Private repos referencing other private repos (the intended use case).
Filtered subscriptions, where a user’s repo contains just manifests, referring back to a subset of the provider’s full dataset.
Marketplace listings containing virtual chunks (e.g. our GOES-16 virtual store). Note that a filtered subscription to such a listing requires two virtual chunk containers!
Rolling embargo, where the lowest-latency paywalled data is stored in a private bucket, along with virtual references to the higher-latency public data in a different location.

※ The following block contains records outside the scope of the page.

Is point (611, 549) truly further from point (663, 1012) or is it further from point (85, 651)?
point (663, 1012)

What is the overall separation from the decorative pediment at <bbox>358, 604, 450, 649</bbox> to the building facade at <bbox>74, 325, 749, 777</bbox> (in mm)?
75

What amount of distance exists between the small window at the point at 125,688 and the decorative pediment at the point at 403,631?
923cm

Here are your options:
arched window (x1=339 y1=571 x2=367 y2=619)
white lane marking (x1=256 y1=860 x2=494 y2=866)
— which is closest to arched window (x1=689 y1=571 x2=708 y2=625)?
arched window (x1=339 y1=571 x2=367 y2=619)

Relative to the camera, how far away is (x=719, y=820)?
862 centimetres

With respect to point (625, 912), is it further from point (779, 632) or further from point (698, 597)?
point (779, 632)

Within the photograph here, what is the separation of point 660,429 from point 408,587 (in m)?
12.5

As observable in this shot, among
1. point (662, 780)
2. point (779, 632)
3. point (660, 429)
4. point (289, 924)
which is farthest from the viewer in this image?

This is what we do for Earthmover’s copy of ERA5, where we placed the public data in a bucket provided via AWS Open Data Program to minimize our storage costs.
Vending generic bucket credentials for other purposes, such as listing the contents of a user’s bucket.

OSS commitment

Our solution here serves both Icechunk-only and Arraylake userbases well, illustrating our commitment to supporting open-source Icechunk users as well as paying customers.

Conclusion

Hopefully this helps you understand how much thought went into this “magical” feature, why Icechunk & Arraylake together can solve problems that Icechunk alone cannot, and the interesting use cases that can be supported by this system.